I think the problem is with the current datastructure and the way the filtering works:
This https://github.com/mailwatch/MailWatch/blob/b07d6181eab4b3d06bfc8130f9441ddecf40e0a9/mailscanner/functions.php#L2907-L2922 is applied for each sql query that is executed for the domain admin. The to_address
and from_address
are not indexed and it is using a regex expression (wildcard) to filter the correct mails the admin should have access to which in itself is very efficient. An Mysql server also can hardly optimize such a query due to the nature of a regex search.
When fixing #1084 this also introduced even more overhead because the previous search only listed mails where a user was listed as the first recipient. The patch now searches all recpients that match. If you have many mails with lots of recipients this gets even worse.
I agree, changes to the database structure are needed to resolve this, needs to be a design consideration for version 2x. Probably not a good idea to try to fix in the current version.
many mails with lots of recipients this gets even worse
Hi!
Right @asuweb. I manage around 40 domains in the server and in input thousands of domains.

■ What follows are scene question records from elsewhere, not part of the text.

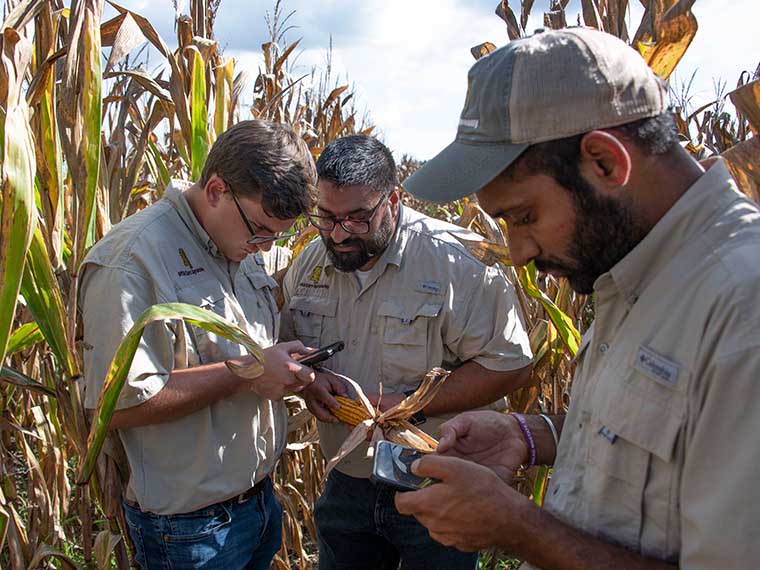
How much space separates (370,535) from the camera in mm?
2592

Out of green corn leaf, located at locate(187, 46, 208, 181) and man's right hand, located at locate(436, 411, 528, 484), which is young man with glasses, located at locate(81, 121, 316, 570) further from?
man's right hand, located at locate(436, 411, 528, 484)

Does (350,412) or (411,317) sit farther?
(411,317)

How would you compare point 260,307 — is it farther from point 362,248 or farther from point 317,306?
point 362,248

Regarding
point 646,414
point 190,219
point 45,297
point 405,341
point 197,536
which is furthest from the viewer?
point 405,341

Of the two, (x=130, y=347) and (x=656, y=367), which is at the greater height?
(x=656, y=367)

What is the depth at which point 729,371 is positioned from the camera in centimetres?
105

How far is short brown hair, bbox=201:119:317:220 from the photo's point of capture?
2115 millimetres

@shawniverson: Is it still possible to find an intermediate solution to improve speed without waiting for version 2? Because currently, this situation makes MailWatch unusable in this case. Some of my user have to wait two or three minutes if they try to use reports features.
@stefaweb I was thinking about this stopgap...
For domain admins and users, it may make sense, when no filter is set, to automatically set a default filter that limits the number of days in the past to query the database in order to speed things up. Let's say something like 3 days, just as an example. Then if a user or domain admin wants to override the default filter, they can. I would think that most folks are interested in the most recent email transactions most of the time.
This would at least work for the Reports section.
Thoughts @asuweb and @Skywalker-11 ?
If this can help.
With mysqltuner, I got:
Reduce your SELECT DISTINCT queries which have no LIMIT clause
With a out of the box MariaDB, the first time I click on "report" menu after a mysql restart, I got this:
Mar 17 09:40:41 antispam mysqld[13439]: 2019-03-17 9:40:41 140339624807168 [Warning] InnoDB: Difficult to find free blocks in the buffer pool (21 search iterations)! 0 failed attempts to flush a page!
Mar 17 09:40:41 antispam mysqld[13439]: 2019-03-17 9:40:41 140339624807168 [Note] InnoDB: Consider increasing the buffer pool size.
Mar 17 09:40:41 antispam mysqld[13439]: 2019-03-17 9:40:41 140339624807168 [Note] InnoDB: Pending flushes (fsync) log: 0 buffer pool: 0 OS file reads: 16420 OS file writes: 1720 OS fsyncs: 173
With a greater value for innodb_buffer_pool_size (3G for me), I don't have the error message.
From https://mariadb.com/kb/en/library/xtradbinnodb-buffer-pool/
The most important server system variable is innodb_buffer_pool_size, which you can set from 70-80% of the total available memory on a dedicated database server with only or primarily XtraDB/InnoDB tables.
Thanks. Currently, I've these values. I tried more on some values, clicking on report menu, no change. But, if you see more to add, welcome. ;)
[mysqld]
query_cache_limit = 0
query_cache_size = 0
tmp_table_size = 128M
max_heap_table_size = 64M
performance_schema = ON
innodb_buffer_pool_size = 4G
innodb_log_file_size = 512M
This issue has been automatically marked as stale because it has not had recent activity. It will be closed if no further activity occurs. Thank you for your contributions.
When we connect as a admin-domain or user, MailWatch is very very slow when tens of thousand of records in maillog. I've to wait 4-10 seconds to have page refresh (quarantine, reports). Currently, I have 150 000 records in maillog.
Do we have a way to have a faster database query?
(the server is a 2 sockets with 24 cores and plenty of RAM).